The light source in the darkfield microscope showers the light on the sample which gets scattered by the special condensers fitted into the microscope. As the light rays move past the biological culture or cell plane towards the apex of the hollow cone. The light rays pass on the move to the hollow cones prepared by the reflected light. Here, the light rays travel past the objective lens in the darkfield microscopic device, which seals the entry of other light rays in the trinocular compound microscope. The entire observational area appears dark when there is no biological specimen on the stage. When a biological sample is placed on the pointing stage, the light apex cone strikes it and generates the image. Hence, this microscopy technique is named a darkfield microscope. All the light rays scatter through the condensers are captured by the objective lens which further generates an image of the biological specimen.

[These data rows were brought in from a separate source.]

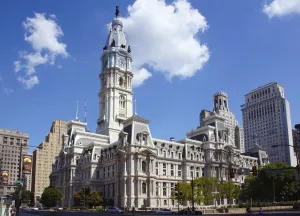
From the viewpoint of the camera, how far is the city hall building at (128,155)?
11194 centimetres

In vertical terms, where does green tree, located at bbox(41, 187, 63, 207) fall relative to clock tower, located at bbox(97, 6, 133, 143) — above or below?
below

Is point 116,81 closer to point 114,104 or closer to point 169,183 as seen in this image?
point 114,104

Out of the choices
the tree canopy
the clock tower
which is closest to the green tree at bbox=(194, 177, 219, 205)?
the tree canopy

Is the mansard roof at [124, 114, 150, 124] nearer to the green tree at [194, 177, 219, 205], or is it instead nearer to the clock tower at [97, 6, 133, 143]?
the green tree at [194, 177, 219, 205]

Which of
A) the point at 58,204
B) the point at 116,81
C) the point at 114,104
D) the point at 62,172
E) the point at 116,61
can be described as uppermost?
the point at 116,61

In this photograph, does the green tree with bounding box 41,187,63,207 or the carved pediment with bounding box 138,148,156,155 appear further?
the green tree with bounding box 41,187,63,207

The image formed here is highly illuminated against the darker background to make the cells more visible. This image illumination technique in a darkfield microscope makes it favorable to the use of pathologists.

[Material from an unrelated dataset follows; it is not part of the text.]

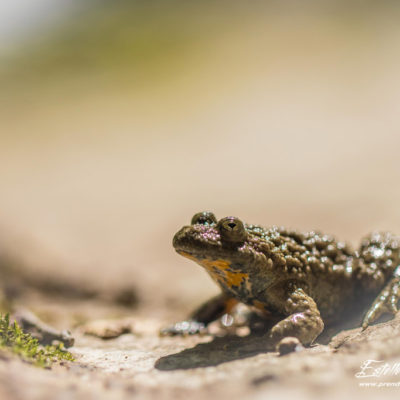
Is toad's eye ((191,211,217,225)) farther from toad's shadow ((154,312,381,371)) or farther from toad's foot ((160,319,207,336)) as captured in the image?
toad's foot ((160,319,207,336))

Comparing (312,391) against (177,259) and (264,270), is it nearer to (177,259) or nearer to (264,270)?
(264,270)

Trinocular Compound microscopes are made up of two lenses which offer better magnification than the traditional simple microscope. In this case, the second lens magnifies the images of the first lens. These compound microscopes are brightfield microscopes in which the specimen is lit underneath the pointing stage. The images formed in the trinocular compound microscope can be binocular or monocular.
The trinocular compound microscopes provide a magnification of 1,000 times more than the simple microscopes. But the resolution of the image formed is low, because of this, the compound microscopes are not that much in use. However, the trinocular compound microscope allows the pathologists to take a closer look at the cells which are too small to be seen by the naked eye. Individual cells or aggregate of cells can also be magnified by the use of a compound microscope. The specimens used in the compound microscope’s magnification are relatively transparent than the other biological specimens. In a manner of cost-effectiveness, the compound microscope is a little more expensive than the simple microscopes. Because of its high power of magnification, it is used in biology labs and pathology for studying cultures and individual cells.

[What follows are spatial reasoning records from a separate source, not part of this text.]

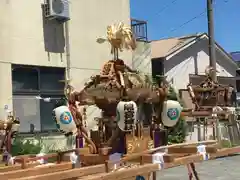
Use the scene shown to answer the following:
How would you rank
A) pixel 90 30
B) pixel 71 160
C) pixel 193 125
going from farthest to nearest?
1. pixel 193 125
2. pixel 90 30
3. pixel 71 160

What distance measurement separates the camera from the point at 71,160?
6.94 meters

Simple microscopes are generally considered the first microscope to be used for the observations. It was created in the 17th century by Anton van Leeuwenhoek, by combining a convex lens with a holder for the specimens used. The magnifying power of this simple microscope is between 200 and 300 times which is good for the magnification of the biological specimens. The red blood cells were the first microscopic cells which are studied with a simple microscope. Today, simple and traditional microscopes are not that much used because of their low magnification power. Despite all these, the simple microscope is the base of all advanced microscopy techniques which we use in our daily biology experiments. This has led to the discovery of many powerful compound microscopes in the scientific world. Some transparent tissues or cells are well magnified in the simple microscope.
The pathologists make use of all the above-mentioned microscopes in the study of the cells and other samples. The rise of microscopes has led to proper diagnostics of the diseases caused by the pathogens present in the biological specimens.